BEGIN Exercise data
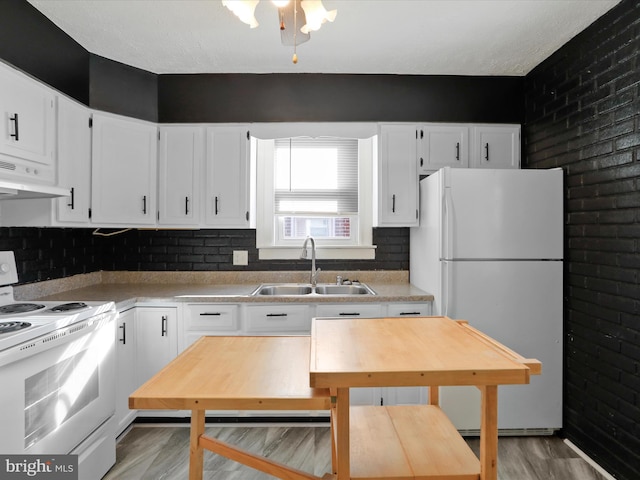 kitchen featuring white appliances, white cabinetry, a sink, and under cabinet range hood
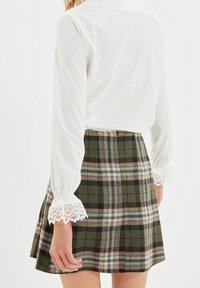 Valkoinen paita, jossa on pitsikoristeet hihoissa, yhdistetty vihreän, ruskean ja beige-ruudullisen hameen kanssa. Pehmeä kangas ja levenevä malli.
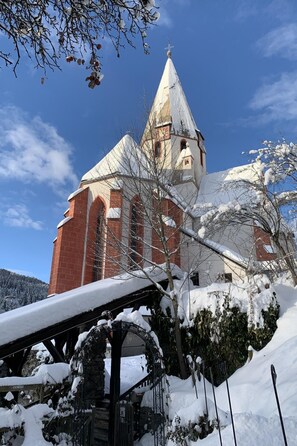 A snow-covered church with a prominent bell tower and a stone bridge in the foreground. - Chalet Elsa Murau by Interhome (Murau)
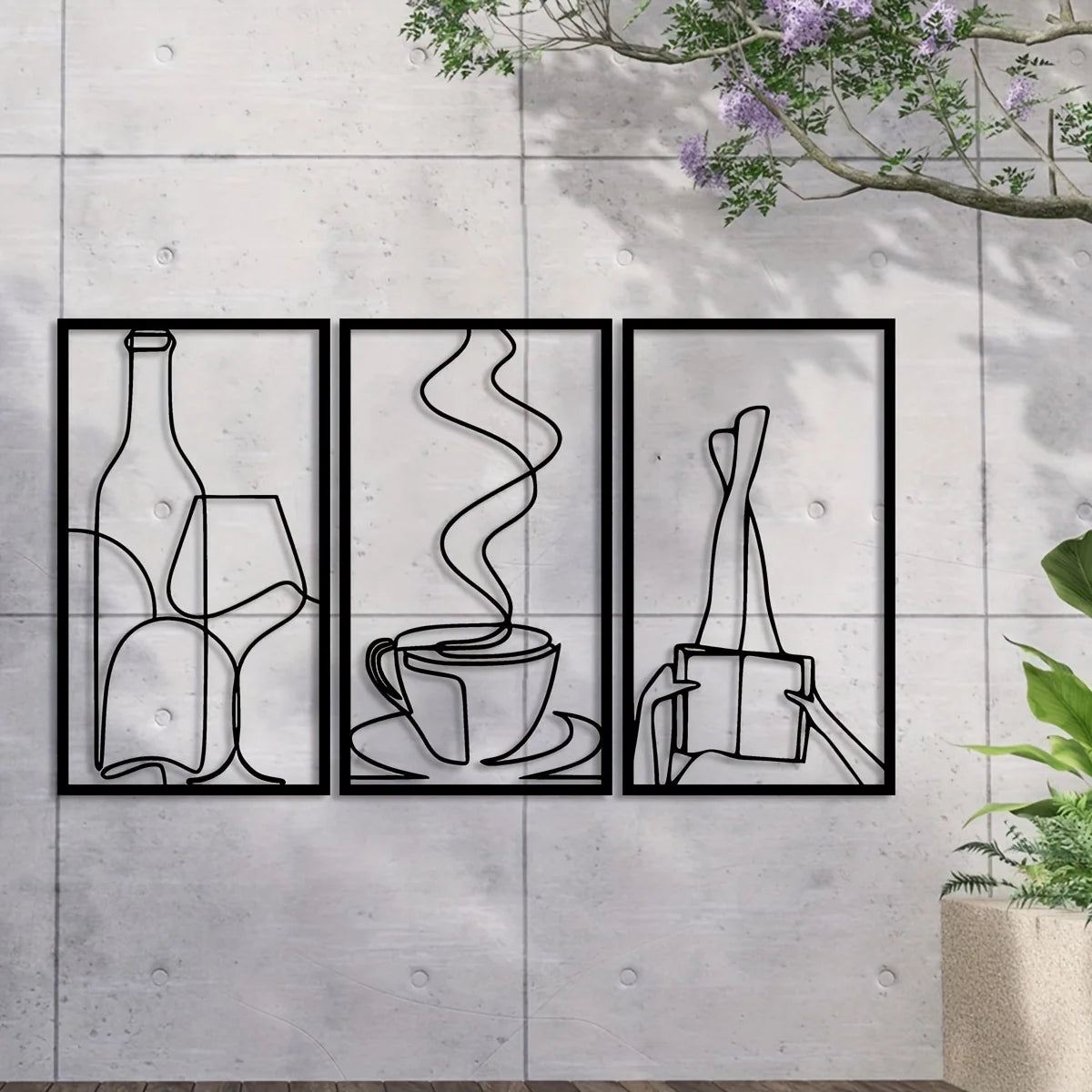 Three minimalist line art prints of a bottle, a glass, and a cup on a gray concrete wall.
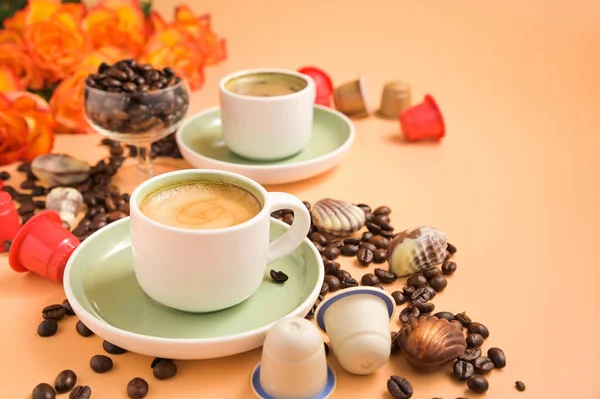 Кофе, шоколад, кофейные зерна и цветы. Эспрессо с пеной или макиато в маленьких чашках — стоковое фото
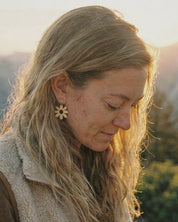 Woman wearing a daisy earring outdoors with a blurred natural background
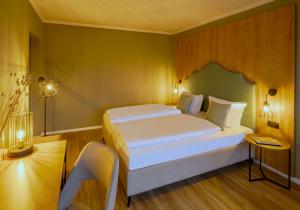 a bedroom with a large white bed in a room at Hotel Kammweg in Grossbreitenbach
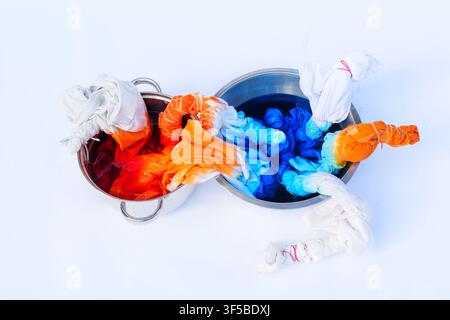 Tie dyeing process showing white fabric tied with rubber bands being dipped into two metal pots filled with bright orange and deep blue liquid dyes on Stock Photo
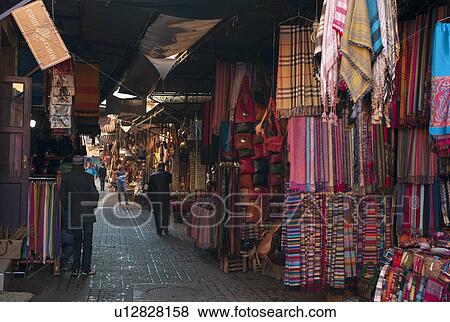 Display of cloths on street market, Marrakesh, Morocco View Large Photo Image Stock Photo - Display of cloths on street market, Marrakesh, Morocco. Fotosearch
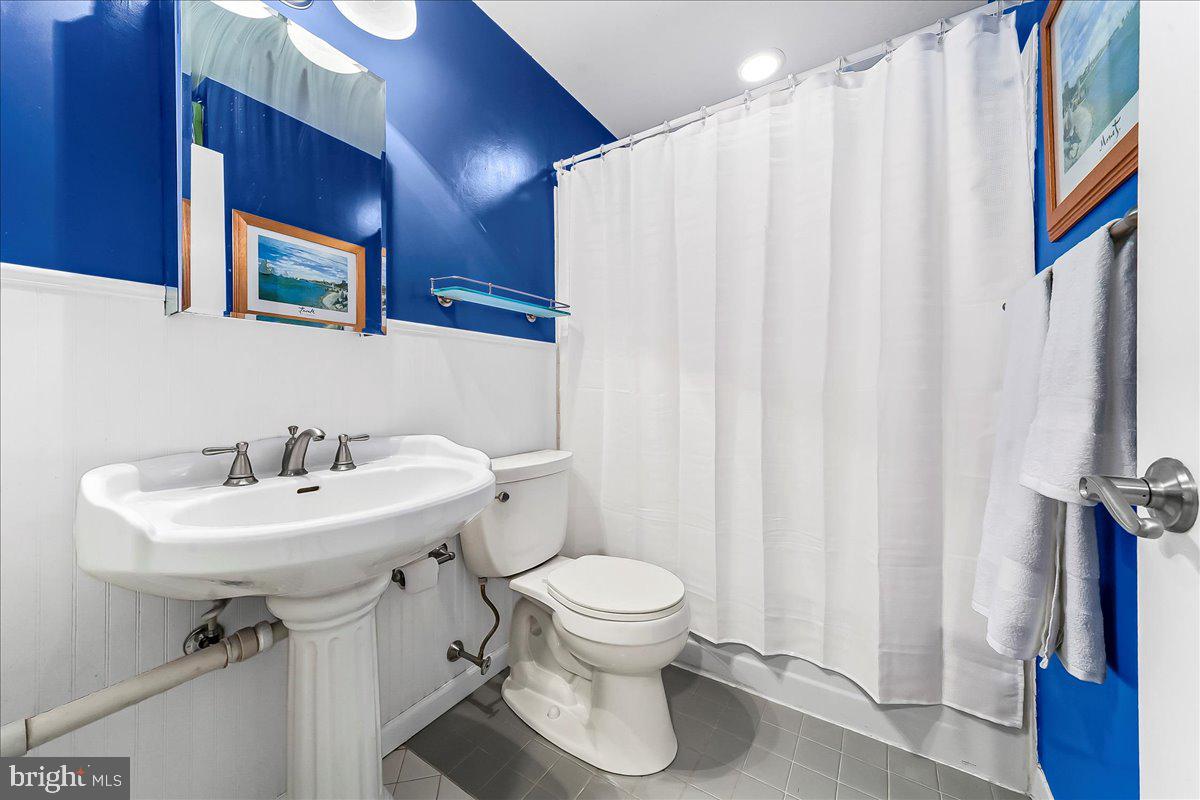 102 Church Street, Unit 402 Philadelphia, PA 19106 - Photo 13 of 24 a bathroom with a sink a toilet and a mirror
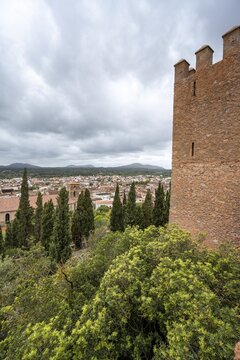 Fortified defence tower of the old castle, view of Art&aacute; with Transfiguracio del Senyor parish church, Santuari de Sant Salvador monastery on Calvary, Art&aacute;, Majorca, Balearic Islands, Spain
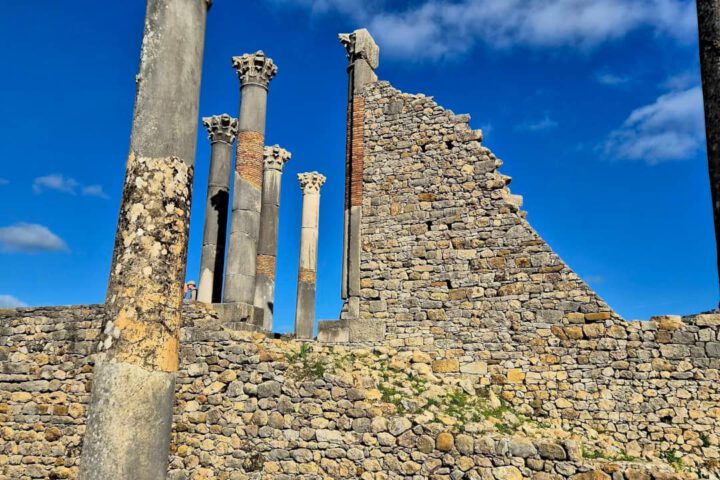 Roman temple columns and stone wall ruins at Volubilis in Morocco.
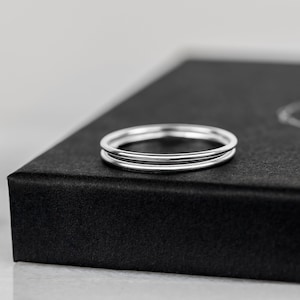 May include: Two thin silver rings stacked on top of each other, displayed on a black box.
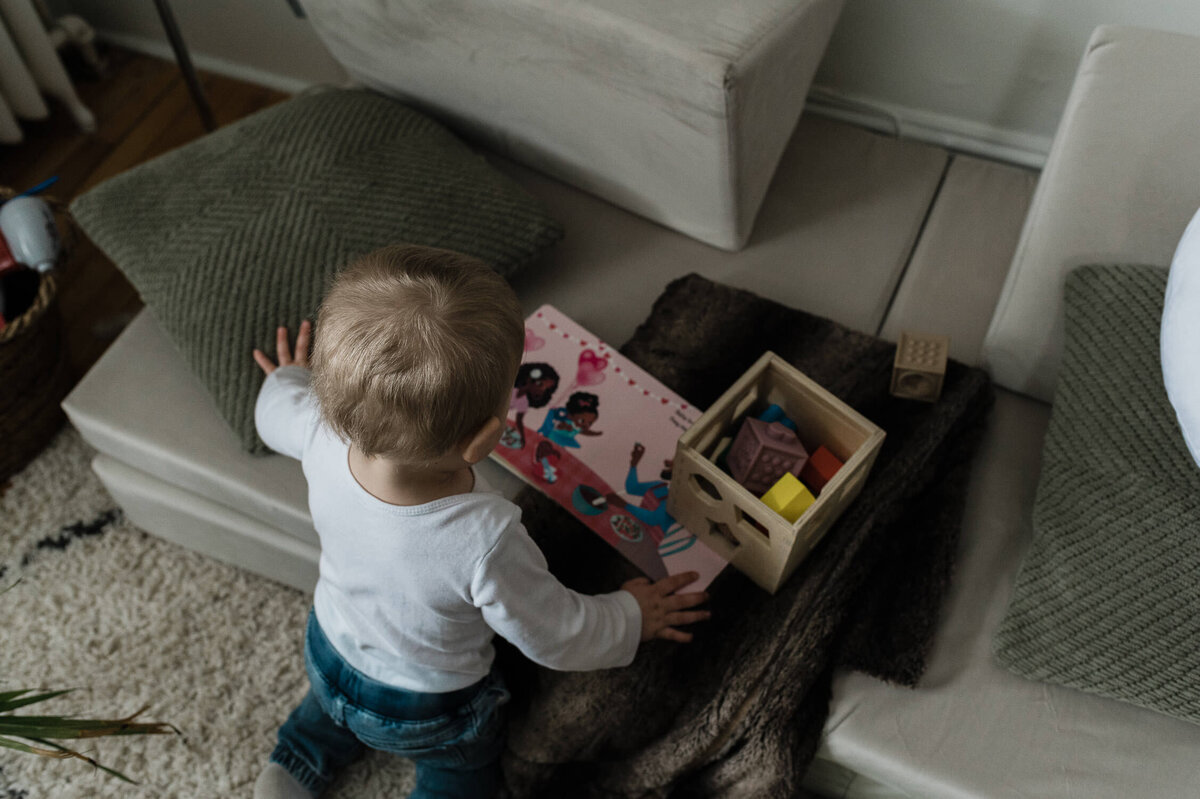 Child playing on living room floor.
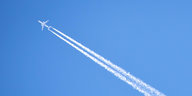 Flugzeug mit Kondensstreifen vor blauem Himmel.
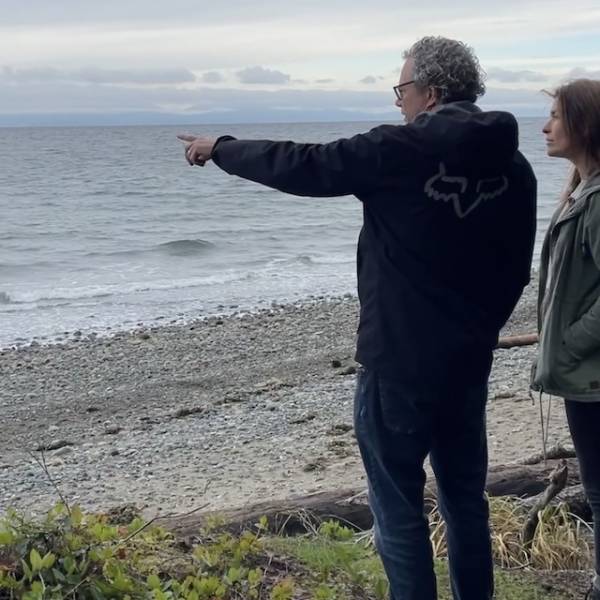 Two people looking at the water of Rathtrevor Beach.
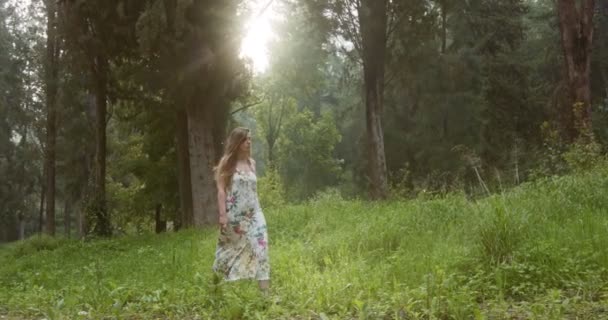 Ung vacker kvinna med en vit klänning som går i en grön skog — Stockvideo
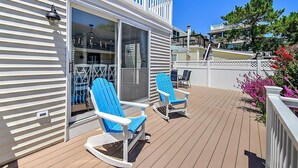 Eine Terrasse mit zwei blauen Adirondack-Stühlen, einer Glastür, die zu einem Raum führt, und einem weißen Geländer.
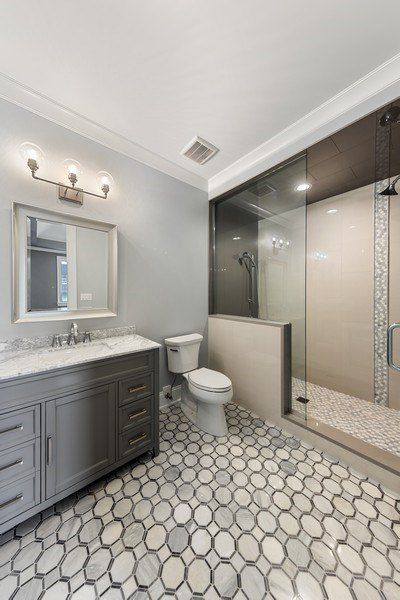 A bathroom with a toilet , sink , mirror and walk in shower.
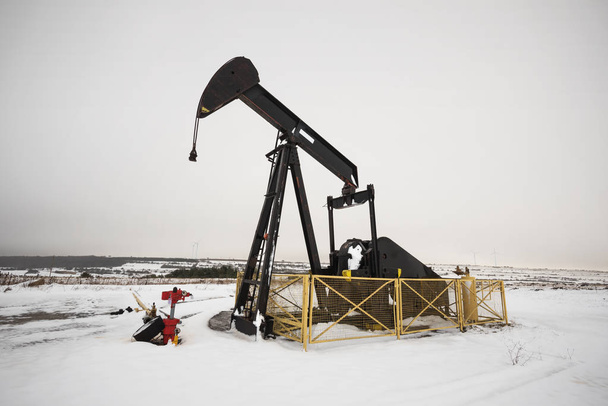 Крупный план нефтяного насоса в зимний сезон
. - Фото, изображение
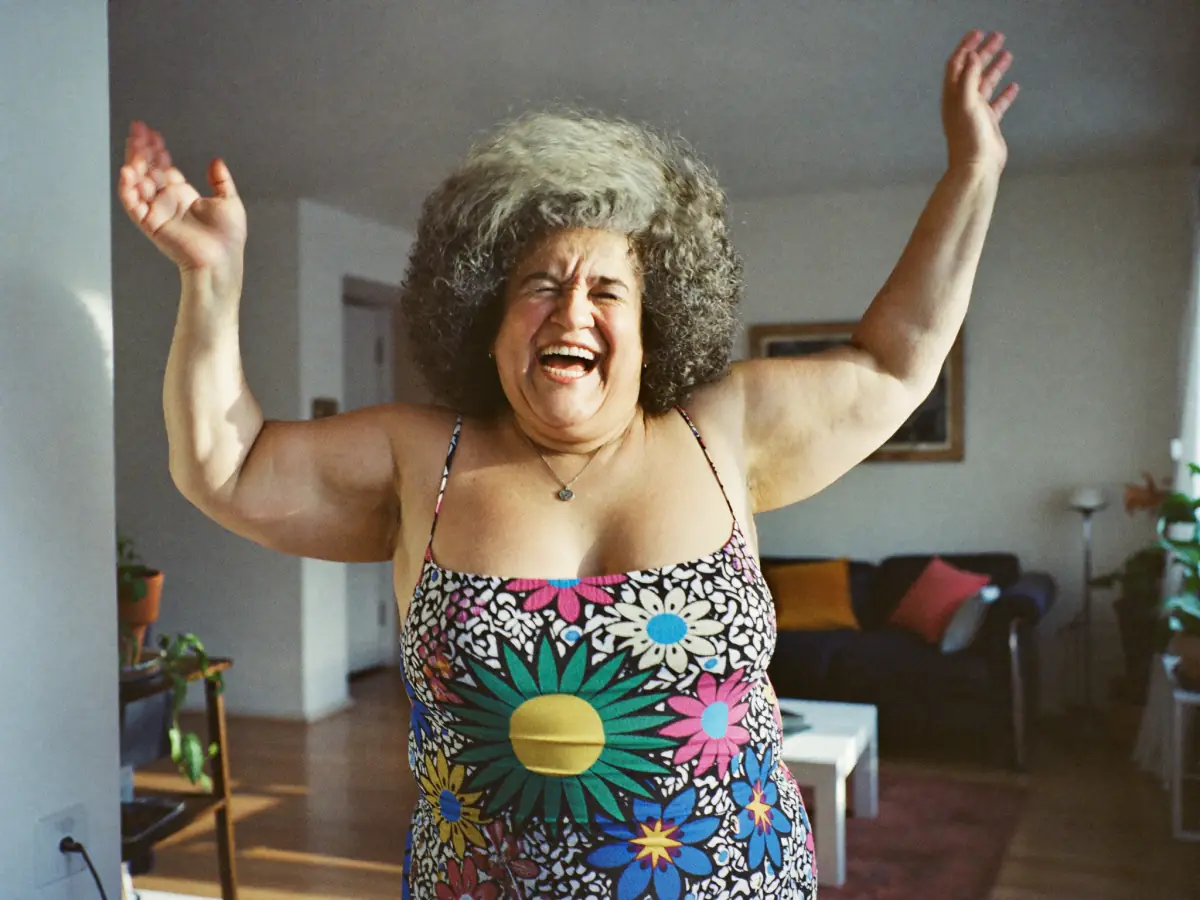 Mulher de 60 anos dançando e rindo na sala de casa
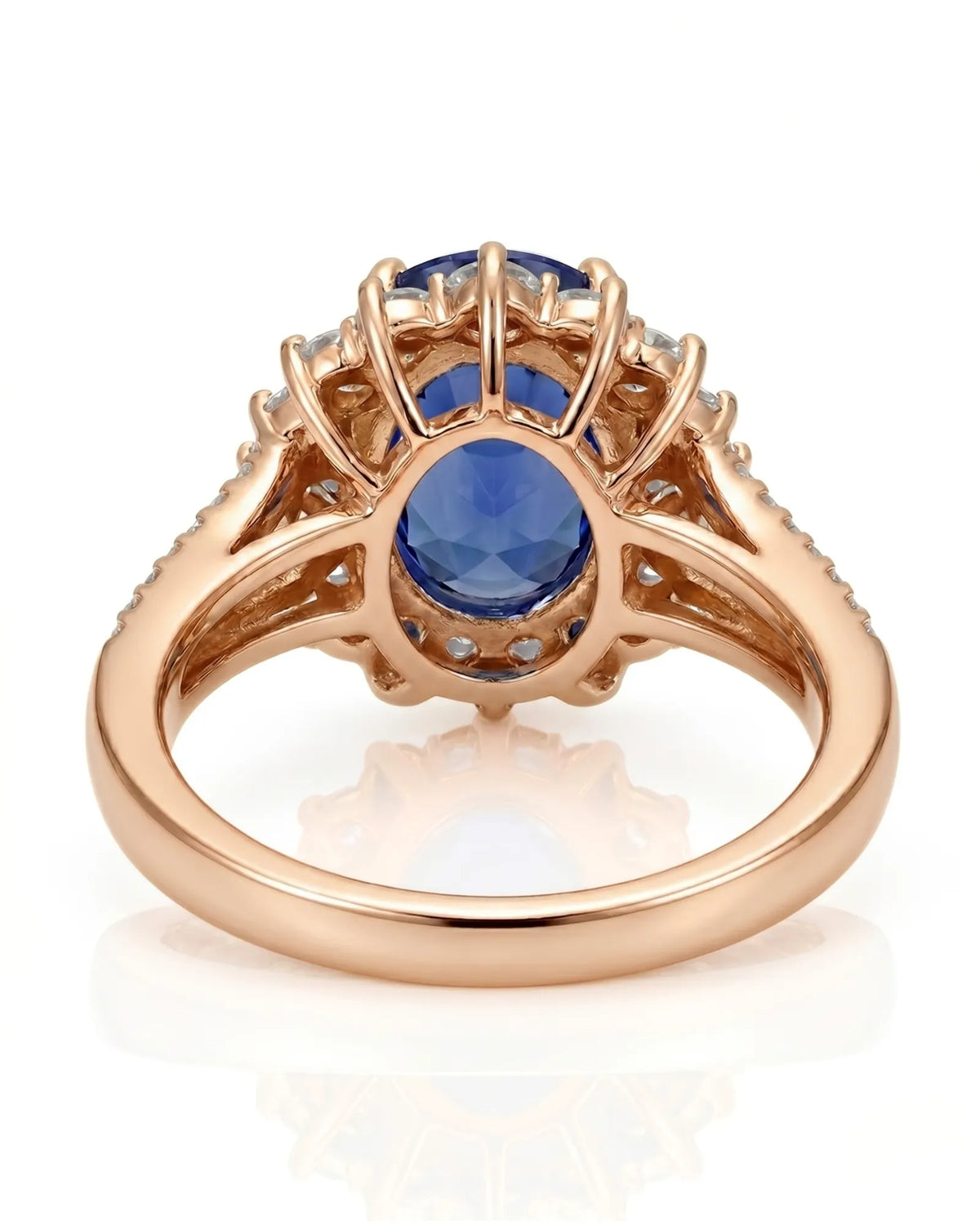 Royal blue oval sapphire ring with bright diamond halo in 18K rose gold | SARATTI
END Exercise data
(Problem to work on)
Your output must consist only of the lines from the line with "Eine Terrasse mit" through the final line of the data, both included, reproduced exactly and free of pictures.

(Task response)
 Eine Terrasse mit zwei blauen Adirondack-Stühlen, einer Glastür, die zu einem Raum führt, und einem weißen Geländer.
 A bathroom with a toilet , sink , mirror and walk in shower.
 Крупный план нефтяного насоса в зимний сезон
. - Фото, изображение
 Mulher de 60 anos dançando e rindo na sala de casa
 Royal blue oval sapphire ring with bright diamond halo in 18K rose gold | SARATTI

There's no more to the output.